For the listing below, the answer is an exact retyping of the lines from the one with "Photo of young" through the one with "Dimensions of faux", both included, without pictures.

* _Recorded data_:
##########
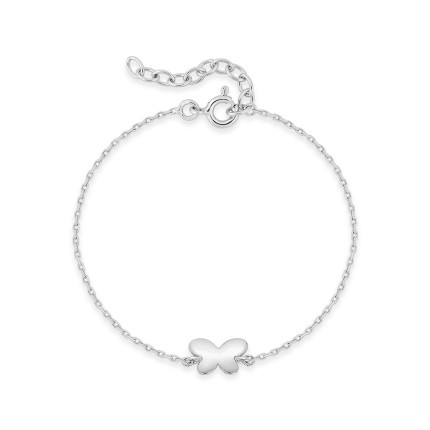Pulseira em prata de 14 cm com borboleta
##########
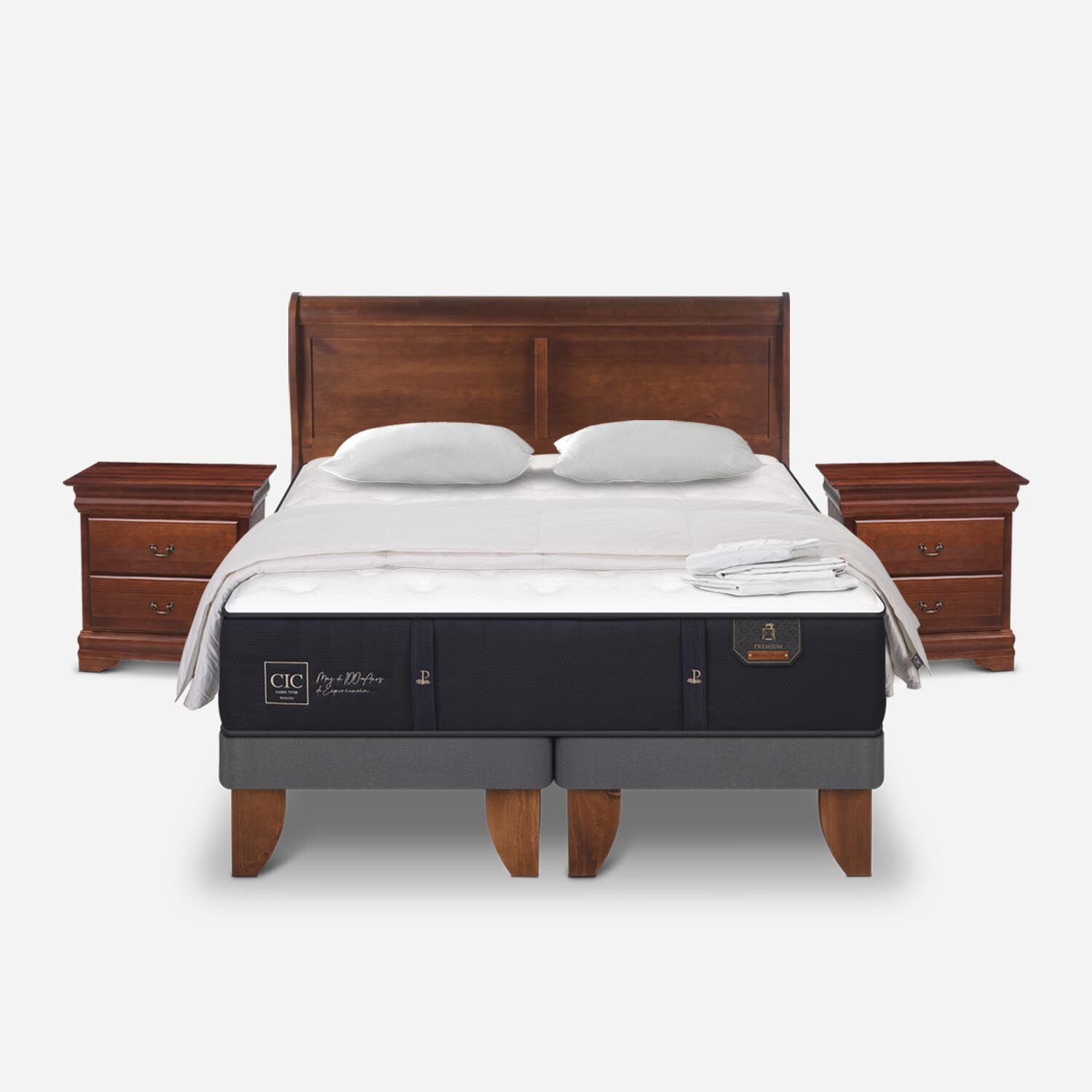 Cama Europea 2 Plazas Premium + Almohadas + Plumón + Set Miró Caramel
##########
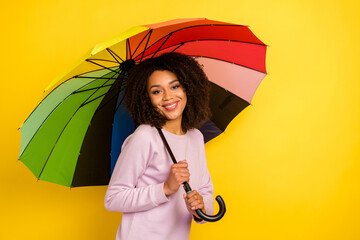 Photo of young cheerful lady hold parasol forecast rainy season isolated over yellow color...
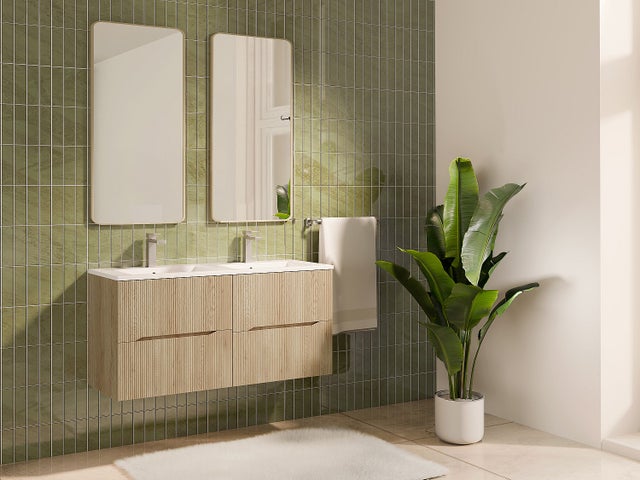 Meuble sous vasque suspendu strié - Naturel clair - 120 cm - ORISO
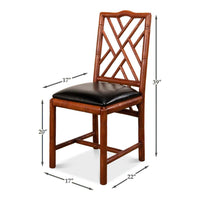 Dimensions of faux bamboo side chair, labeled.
##########
* _Answer area_:
 Photo of young cheerful lady hold parasol forecast rainy season isolated over yellow color...
 Meuble sous vasque suspendu strié - Naturel clair - 120 cm - ORISO
 Dimensions of faux bamboo side chair, labeled.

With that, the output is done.